The base model used is Wav2vec 2.0. The model learns speech representations on unlabeled data as described in wav2vec 2.0: A Framework for Self-Supervised Learning of Speech Representations (Baevski et al., 2020).
The paper shows that learning powerful representations from speech audio alone followed by fine-tuning on transcribed speech can outperform the best semi-supervised methods while being conceptually simpler.
Please follow the instructions provided in the Gaudi Installation Guide
to set up the environment including the $PYTHON
environment variable.
The guide will walk you through the process of setting up your system to run the model on Gaudi.
To achieve the best performance, please follow the methods outlined in the Optimizing Training Platform guide.
In the docker container, clone this repository and switch to the branch that matches your Intel Gaudi software version.
You can run the hl-smi
utility to determine the Intel Gaudi software version.
git clone -b [Intel Gaudi software version] https://github.com/HabanaAI/fairseq
Note: If the repository is not in the PYTHONPATH, make sure to update by running the below.
export PYTHONPATH=/path/to/fairseq:$PYTHONPATH
In the docker container, go to Fairseq directory and install fairseq along with the required packages using pip:
cd fairseq
pip install --editable .
Follow the steps below to set up Wav2vec dataset:
- Download the dataset from http://www.openslr.org/12.

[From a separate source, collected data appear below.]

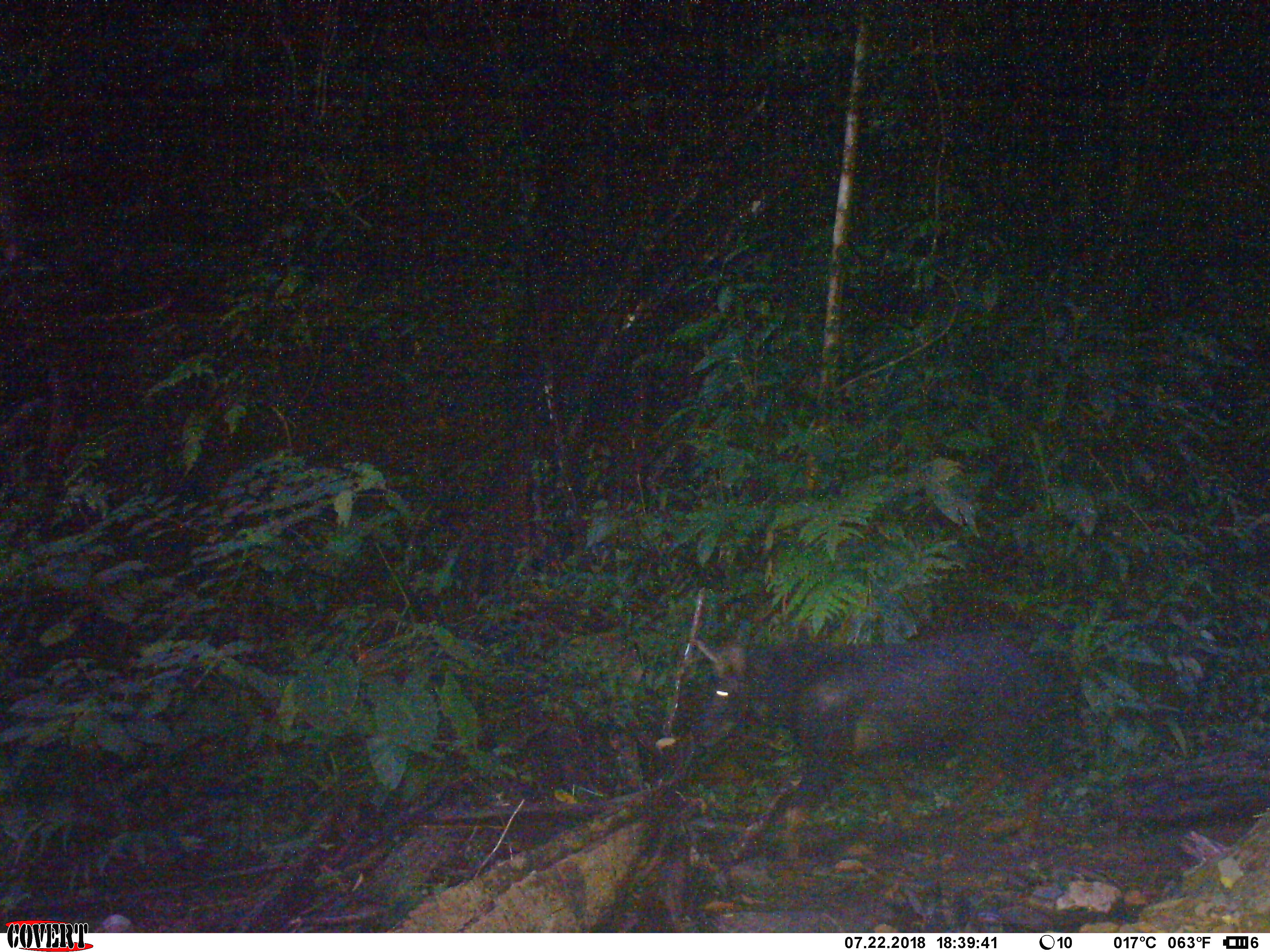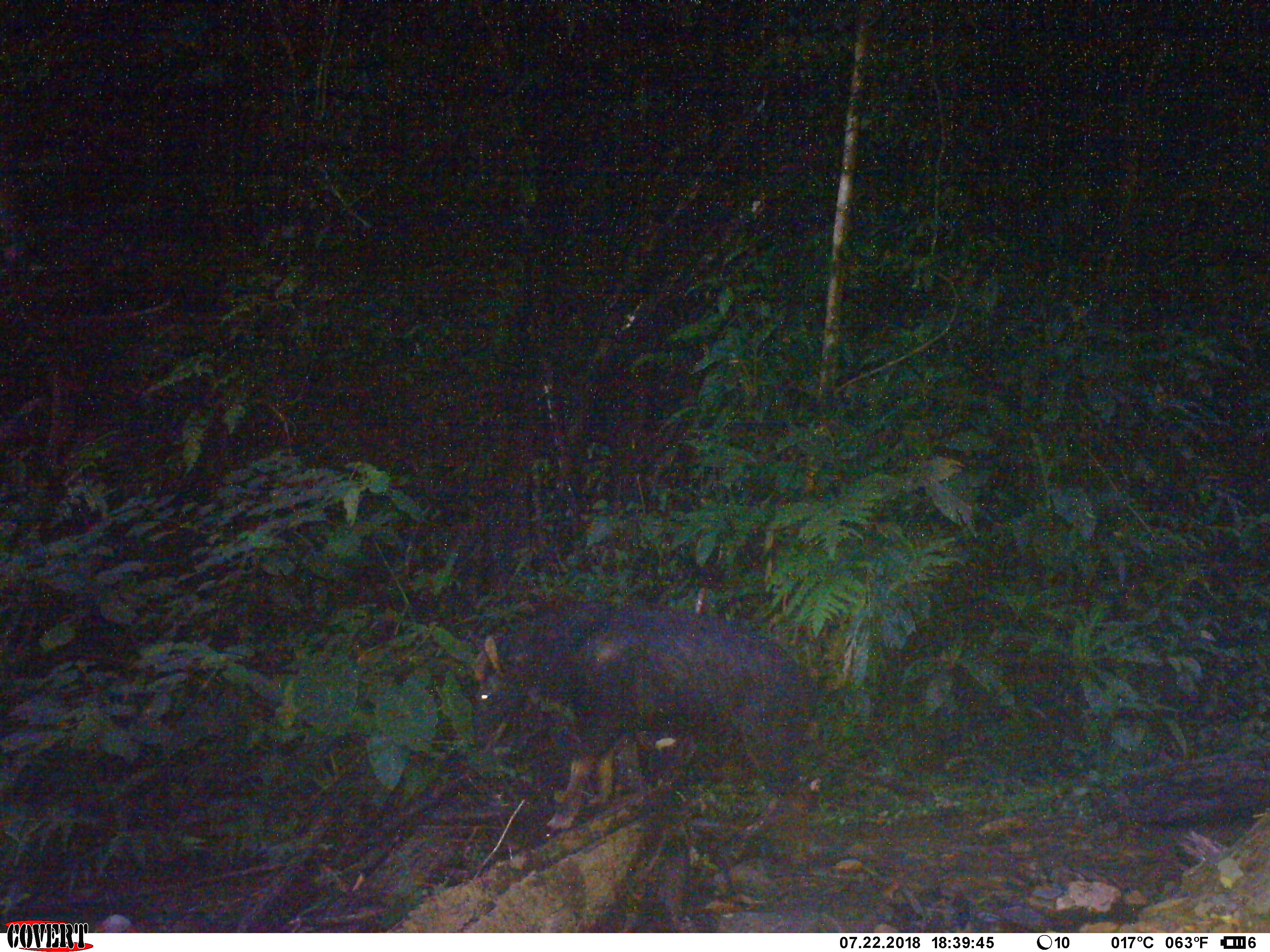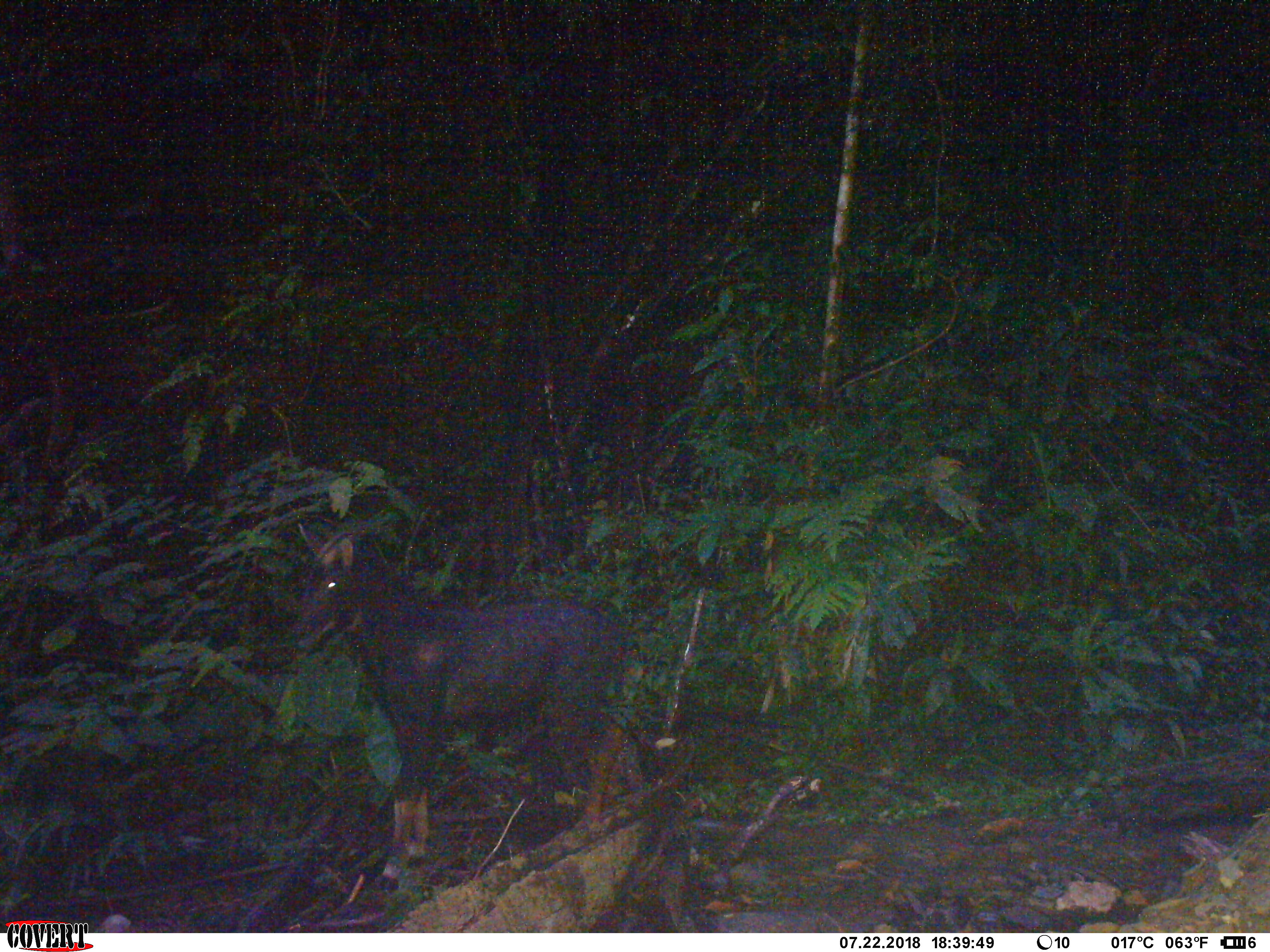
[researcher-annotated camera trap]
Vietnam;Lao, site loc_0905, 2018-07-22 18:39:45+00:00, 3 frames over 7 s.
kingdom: Animalia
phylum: Chordata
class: Mammalia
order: Artiodactyla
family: Bovidae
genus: Capricornis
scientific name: Capricornis sumatraensis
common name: chinese serow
Chinese serow (Capricornis sumatraensis). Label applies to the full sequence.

- Create the train-960 directory comprised of the untared train-clean-100, train-clean-360 train-other-500 ( totaling 960 hours of speech).

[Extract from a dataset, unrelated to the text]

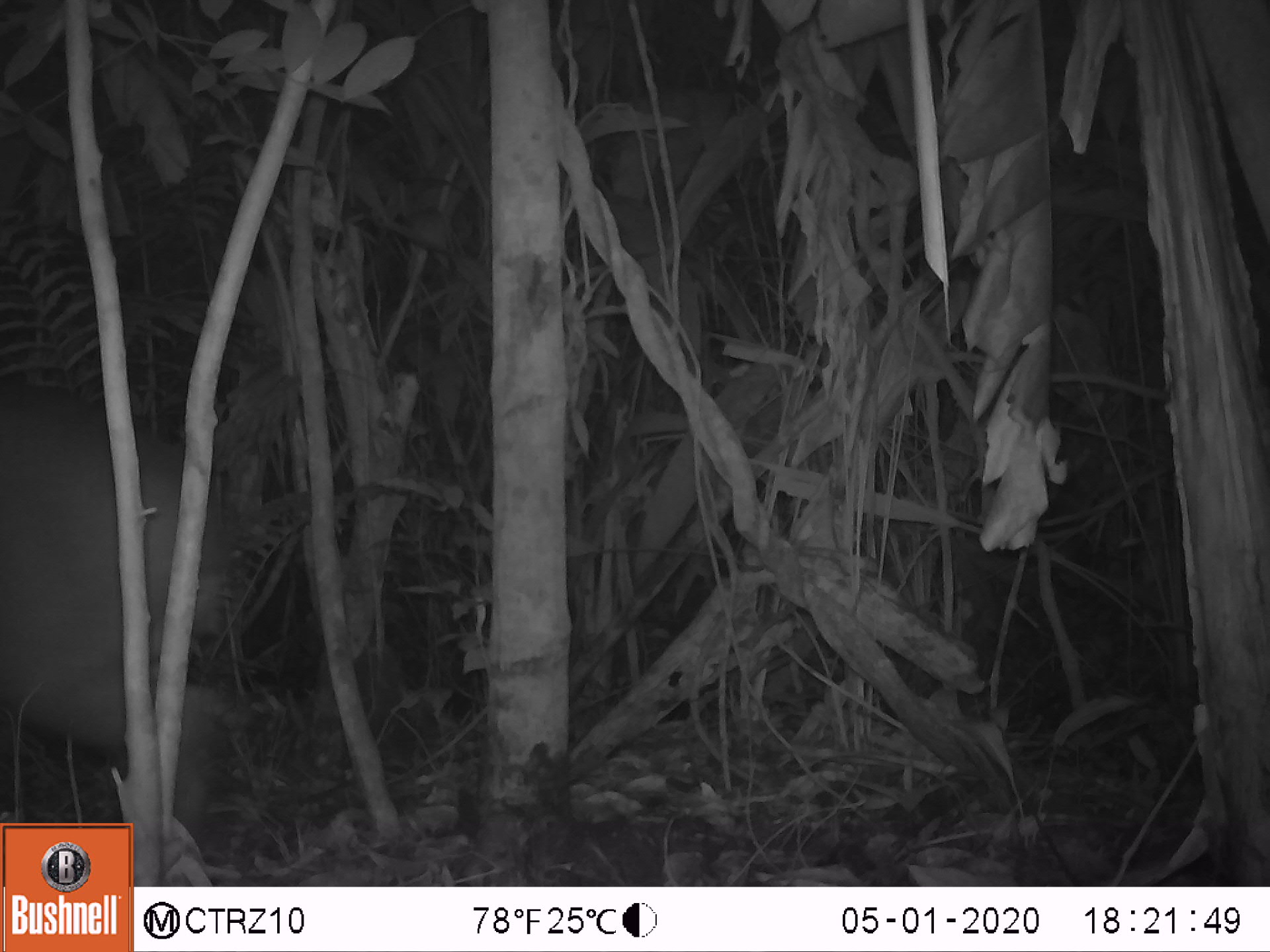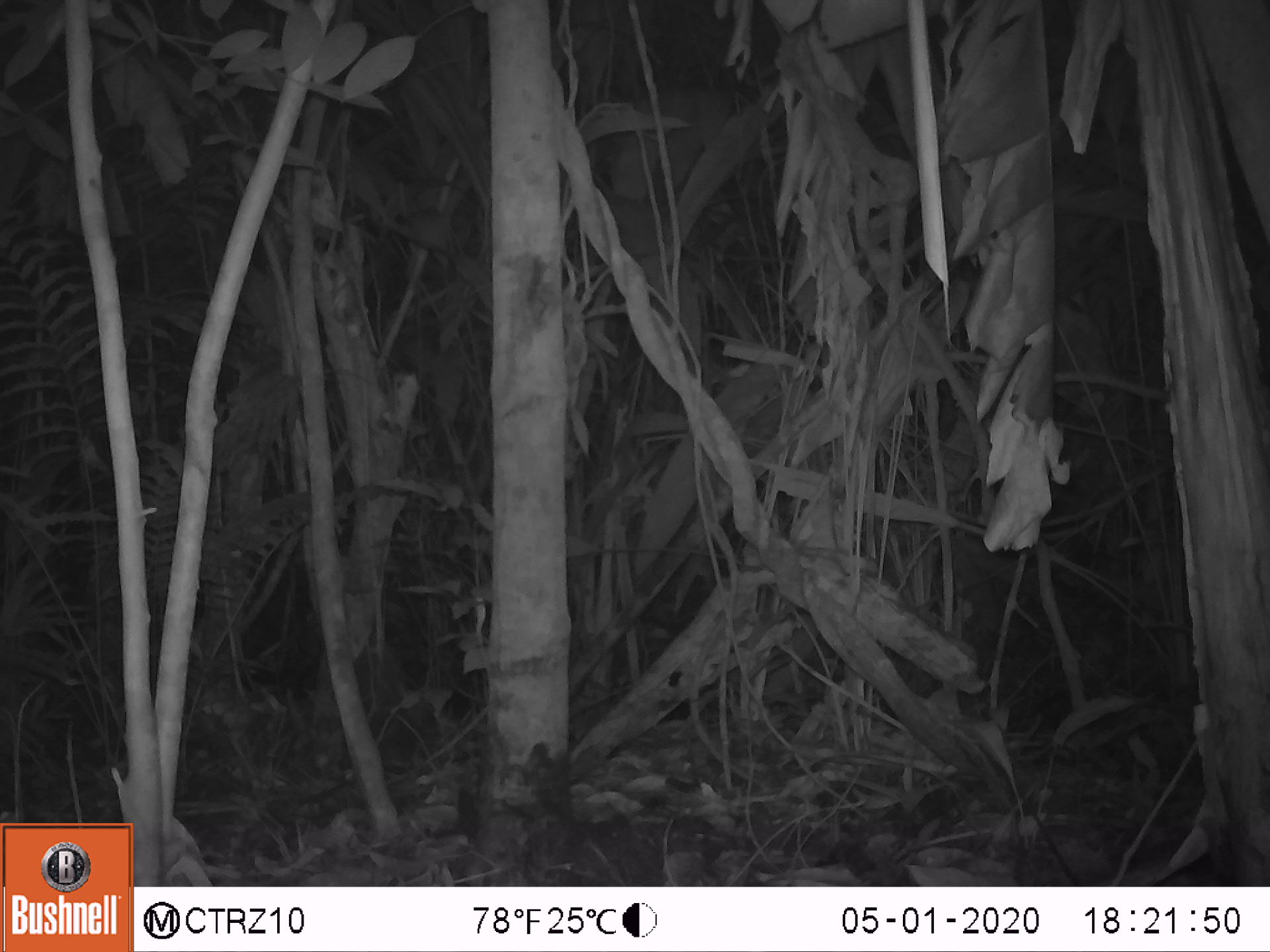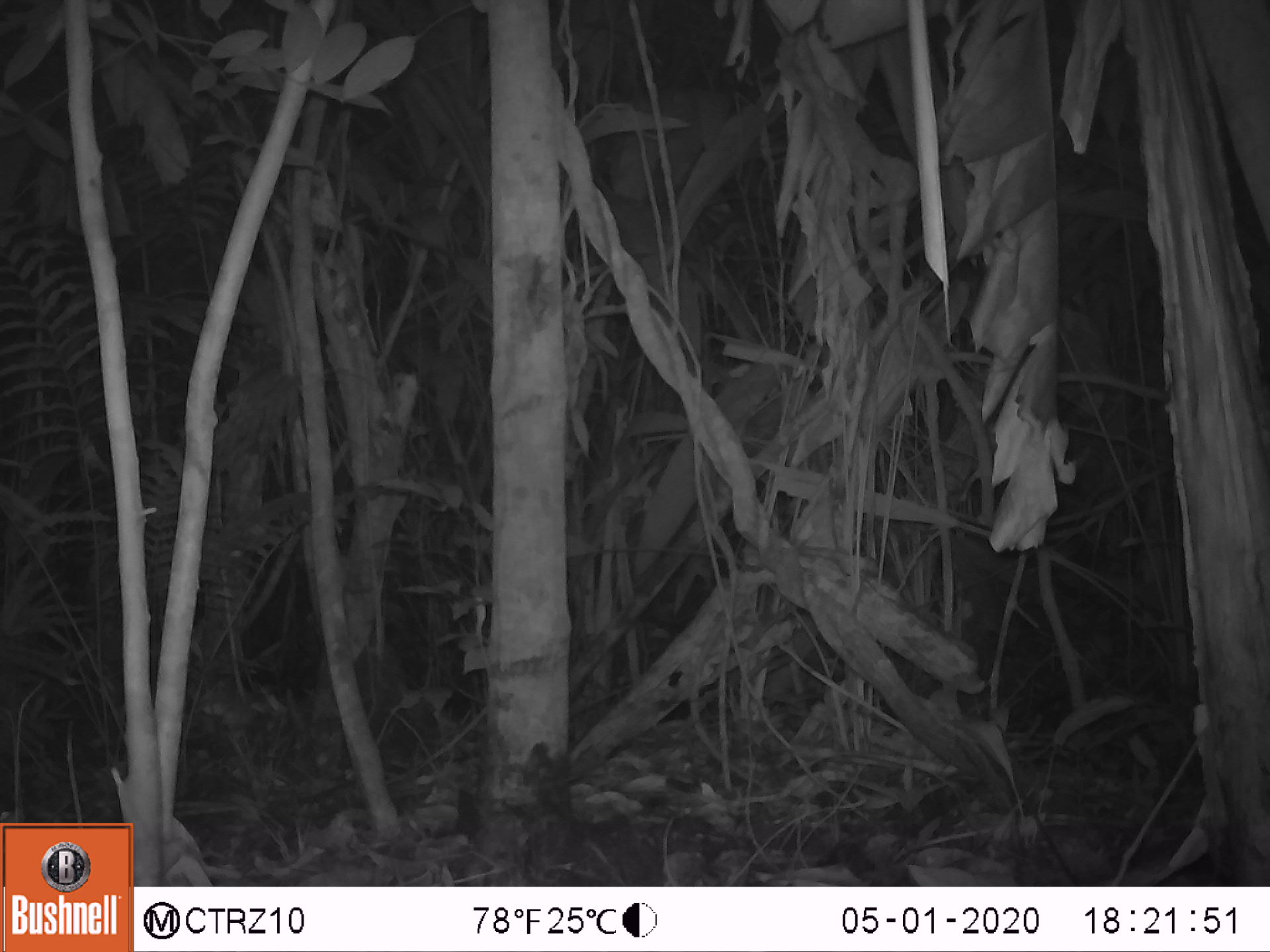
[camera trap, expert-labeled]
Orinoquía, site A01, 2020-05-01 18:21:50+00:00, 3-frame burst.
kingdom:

- Run the following command to create the manifest file:
$PYTHON wav2vec_manifest.py /path/to/dataset/train-960/ --dest /path/to/dataset/train-960/manifest --valid-percent 0.05
You can obtain “wav2vec_manifest.py” file from /path/to/fairseq/examples/wav2vec.
An example layout of the dataset will look like below:
100/
1001/
1006/
101/
1012/
...
manifest/
Note:
- Please make sure the first line in /path/to/dataset/train-960/manifest/train.tsv and /path/to/dataset/train-960/manifest/valid.tsv points to the correct directory. e.g.
/data/pytorch/wav2vec/data/LibriSpeech/train-960
. - Going forward we assume the above Wav2vec dataset is available at path
/data/pytorch/wav2vec/data/LibriSpeech/train-960
.
Run training on 1 HPU:
- Run training on 1 HPU, Gradient accumulation=64, mixed precision (BF16):
fairseq-hydra-train task.data=/data/pytorch/wav2vec/data/LibriSpeech/train-960/manifest/ --config-dir examples/wav2vec/config/pretraining --config-name wav2vec2_base_librispeech_hpu
To run multi-card demo, the following is required:
- The host machine has 512 GB of RAM installed.
- Make sure to follow the Gaudi Setup and Installation Guide to install and set up the docker, so that it has access to all 8 cards required for multi-card demo.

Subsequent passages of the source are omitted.